En cherchant l’homme aux petits cigares dans les commerces aux alentours, il voit un mégot sur le trottoir devant une armurerie, un mégot qu’il reconnait instantanément. L’individu est à l’intérieur. Raphaël préfère attendre qu’il sorte. Il le suit jusqu’à sa voiture et le coince juste avant que l’homme n’ouvre la porte.

– Nous avons à parler tous les deux.

En se retournant, l’espion a un mouvement de recul. Il voit bien dans le regard de Raphaël une détermination à toute épreuve. Il tente quand même de s’éclipser en se retournant pour enfoncer la clef dans la serrure de sa voiture.

– Je crois pas, non !

Raphaël lui attrape fermement la main. Son antagoniste comprend bien qu’il ne ferait pas le poids, l’adversaire est bien plus jeune, bien plus fort.

– Vous n’avez pas le choix. Quitte à vous envoyer à l’hôpital et moi en cabane je ne vous laisserai pas repartir.

– Qu’est ce que vous voulez ?

– Vous le savez très bien, lui répond Raphaël en élevant la voix.

L’homme se mord les lèvres en retirant la clef de la serrure.

– Je connaissais vos parents, c’est tout.

– Je vous préviens, ça va mal se terminer. J’ai rien à perdre moi. Il y a un élément nouveau et bientôt un gonze aux urgences si vous continuez … L’enquête peut être rouverte.

– Non ! Surtout pas ! Quel élément ?

Des passants commençaient à regarder le couple en dispute.

– Il vaut mieux que l’on en parle ailleurs. On va aller boire un jus de bas.

Une fois installé dans un café à l’écart d’oreilles indiscrètes, Raphaël saisit le bord de la table devant lui comme pour se retenir d’une action qu’il regretterait. Il a le regard dur, agressif.

– Alors ! On va pas tourner six mois autour du pot.

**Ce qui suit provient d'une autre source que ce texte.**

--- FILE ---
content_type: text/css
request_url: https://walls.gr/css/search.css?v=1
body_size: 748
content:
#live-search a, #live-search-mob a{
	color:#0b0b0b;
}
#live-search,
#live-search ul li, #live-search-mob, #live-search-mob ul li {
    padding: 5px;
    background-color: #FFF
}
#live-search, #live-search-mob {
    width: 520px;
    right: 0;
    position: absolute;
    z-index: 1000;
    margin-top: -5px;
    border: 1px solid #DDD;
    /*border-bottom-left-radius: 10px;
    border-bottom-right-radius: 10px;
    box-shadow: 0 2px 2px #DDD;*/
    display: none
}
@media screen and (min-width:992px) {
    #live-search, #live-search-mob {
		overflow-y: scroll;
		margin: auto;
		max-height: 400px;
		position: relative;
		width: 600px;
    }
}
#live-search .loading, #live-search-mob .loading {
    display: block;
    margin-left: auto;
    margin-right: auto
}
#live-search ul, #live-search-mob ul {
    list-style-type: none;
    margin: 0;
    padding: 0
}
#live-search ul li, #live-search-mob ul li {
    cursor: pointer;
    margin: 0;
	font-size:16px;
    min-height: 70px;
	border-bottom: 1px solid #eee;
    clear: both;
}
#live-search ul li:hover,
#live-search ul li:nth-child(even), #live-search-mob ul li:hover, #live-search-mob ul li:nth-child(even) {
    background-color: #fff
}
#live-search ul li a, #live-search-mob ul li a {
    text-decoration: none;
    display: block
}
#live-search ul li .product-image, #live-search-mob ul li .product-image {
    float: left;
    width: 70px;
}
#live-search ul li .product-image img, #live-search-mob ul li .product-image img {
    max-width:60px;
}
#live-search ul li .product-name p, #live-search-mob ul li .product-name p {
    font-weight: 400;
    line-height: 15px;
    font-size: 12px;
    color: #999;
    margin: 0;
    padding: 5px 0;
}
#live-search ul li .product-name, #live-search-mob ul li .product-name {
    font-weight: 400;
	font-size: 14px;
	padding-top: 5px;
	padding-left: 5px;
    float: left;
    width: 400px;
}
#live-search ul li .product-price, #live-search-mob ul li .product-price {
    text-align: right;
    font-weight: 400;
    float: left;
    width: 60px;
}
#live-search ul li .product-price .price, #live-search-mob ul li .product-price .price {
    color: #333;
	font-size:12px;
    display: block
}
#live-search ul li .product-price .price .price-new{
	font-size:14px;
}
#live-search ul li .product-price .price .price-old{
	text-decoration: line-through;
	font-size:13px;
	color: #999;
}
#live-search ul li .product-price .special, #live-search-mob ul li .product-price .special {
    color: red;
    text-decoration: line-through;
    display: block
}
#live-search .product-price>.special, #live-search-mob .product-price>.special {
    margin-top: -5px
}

Vous me connaissez et vous savez ce que je cherche.

– Qu’est ce que vous cherchez ?

– Des réponses ! Et vous, des réponses vous en avez, sinon pourquoi me surveiller sans arrêt ?

L’homme le regarde et attend un petit moment avant lui répondre, ce qui tend encore un peu plus les nerfs de Raphaël qui serre de plus belle le rebord de la table.

– Pantoute ! Je vous connais à peine et je n’ai rien à vous dire.

Il marque un temps d’arrêt, Raphaël le fusille du regard.

– Je m’appelle Raphaël Lévesque et vous Antoine …

– Antoine Tremblay ! Et puis après !

– Vous avez été notre voisin pendant des années.

– Et alors !

– Vous l’étiez encore quand mes parents ont disparu. Vous avez rapporté des outils au moment de leurs disparitions et vous avez caché un élément essentiel à la police.

– Qu’est ce que vous allez chercher là ? Quel élément ?

Raphaël sort une feuille de papier vierge de la poche de sa veste et la tend à son interlocuteur.

– Écrivez dessus « ne t’inquiète pas, mais rappelle-moi en urgence. »

– Pourquoi ?

Raphaël se relève en se penchant en avant et tape violemment sur la table en criant.

– Parce que je te le demande, espèce de moron.

Plusieurs clients se retournent. Le serveur arrête d’essuyer ses verres pour observer les antagonistes. Tremblay comprend que son interlocuteur ne lâchera pas le morceau et ne veut apparemment pas se faire remarquer.

– Ça va ! Pas besoin de se sauter dans la face.

Il prend le papier, sort un stylo de sa veste, appuie sur l’extrémité pour en faire sortir la mine et écrit. Dès qu’il a terminé, il tend la feuille à Raphaël.

– Voilà !

Tout en ne le quittant pas des yeux, le jeune homme plonge sa main dans la poche intérieure de sa veste pour en sortir le mot trouvé dans la boite de mèches. Il les regarde un moment pour comparer les écritures, puis relève lentement son regard vers l’interlocuteur en tournant les deux feuilles vers lui. Le voisin les prend en fronçant les sourcils.

– Qu’est ce que ça veut dire ?

– C’est un mot que j’ai retrouvé dans le garage, qui date du jour de la disparition de mes parents.

– Comment pouvez-vous être sûr de la date ?

– Je peux pas vous le dire, mais j’en suis sûr.

– Ne me croyez pas si vous voulez, mais je n’ ai pas écrit ce mot.

Tremblay devine que son ex-voisin va s’énerver à la vue de son visage qui se déforme à la manière d’une tête de cire que l’on introduirait dans un four à pizza. Il préfère prendre les devants.

– Ne vous mettez en colère. Je vous jure que c’est vrai. C’est la même écriture, mais il doit y avoir une explication.

– Maintenant vous allez tout me dire, qu’est ce qu’il vous avait laissé en plus des outils.